Gay #2 gasped, “Ursula that is the most fucking real shit I’ve ever heard. I don’t know how you got through that.”

Ursula shrugged. “It goes with the territory of being hot and rich.”

Lydia could think of nothing to say as everyone expectantly waited for her to chime in in her role as the other woman of the group. But she was frozen with the epiphany that not only did she have to be saddled with a stalker, but that he didn’t even find her that special. He just needed to stalk someone–anyone–who rejected him. Which, apparently, wasn’t difficult to come by when you were someone as “earnest” and “effusive” as Adam. She shuddered unwittingly, inciting Gay #3, the most empathetic and attentive, clearly, to ask, “Is everything all right?”

Lydia wanted to go home, but she was also afraid to. So she shrugged off her emotional fraughtness, took a swig of her drink and assured, “Yes, sorry. I’m fine. It’s just such a crazy story.”

In her state of paranoia, Lydia returned to her apartment at 2 a.m. and started researching “puka shell necklace stalker” in the hope of finding some evidence of Adam’s past behavior. Lo and behold, it didn’t take long to unearth an L.A. Weekly article detailing the stalking of three separate women in Culver City, Beverly Hills and Redondo Beach–all claiming to have found puka shell necklaces in or around their homes in 2003. Lydia heard a strange sound outside her window just as she finished absorbing the information. She knew it wasn’t just “a strange sound” though. It was Adam, scratching at the window with his puka shells.
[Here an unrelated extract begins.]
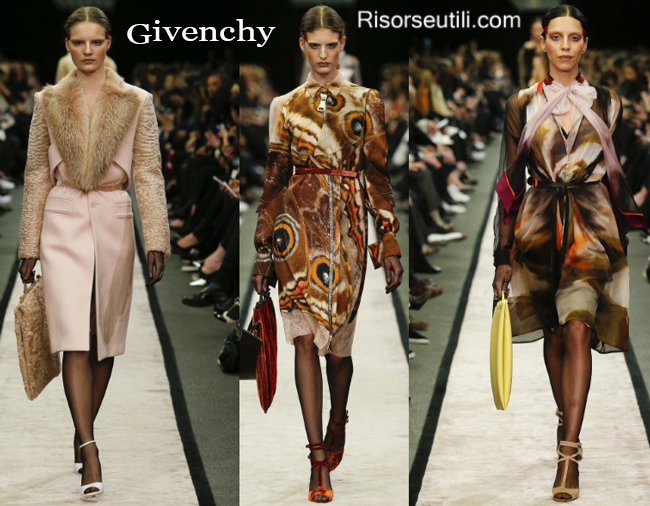 Handbags Givenchy and shoes Givenchy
Lydia was also aware that only she alone could eliminate the pattern of behavior that Adam had fortified. The police wouldn’t help, her absentee parents weren’t going to care and Ursula would only say that she should just ignore it until Adam found someone else. No, she had to take matters into her own hands, and without thinking, she reached for one of the knives protruding from the block, approached the sliding glass door and cautiously opened it. In the first half second, there was a calm serenity. That was before Adam sneered at her and said, “Are you ready to come away with me? I got two tickets to paradise. We have to go to the airport now.” She brandished her knife in warning and said, “Adam you need to get help.” He laughed. “You’re my help. You’re all I need Lydia. You’re the only one who can understand me. You’re my salvation, my solution.”

She was growing wary. How had he even gotten up here, was he a fucking vampire? “You need to leave.”

He grinned. “Or what? You’re gonna kill me. They say you always hurt the ones you love. So you must feel something for me to be willing to commit such an act of passion.”

“Can you shut the fuck up and get out of my life?”

He reached his hand out to her and she grimaced, setting him off. “You know what? Maybe you don’t deserve my love. Maybe you’re just another fucking little cunt slut like them all. You know what I know do to cunt sluts?” He started to remove his puka shell necklace, slowly and then with remarkable velocity. Before she could process what was happening, the shells, with their sharp teeth, were being wrapped around her neck. He spit in her face as he exhausted the life out of her, and whispered, “I love you.” So perhaps Lydia was more special than the rest. For he had never killed any of his objects of affection before. And it was like he said, you only hurt/kill the ones you love. Sometimes that’s literal, oftentimes metaphorical. Either way, he was catching that flight to Milan, where he would inevitably set his sights on some Italian girl, who would likely not be impressed by his jewelry choice in all of her fashion wisdom.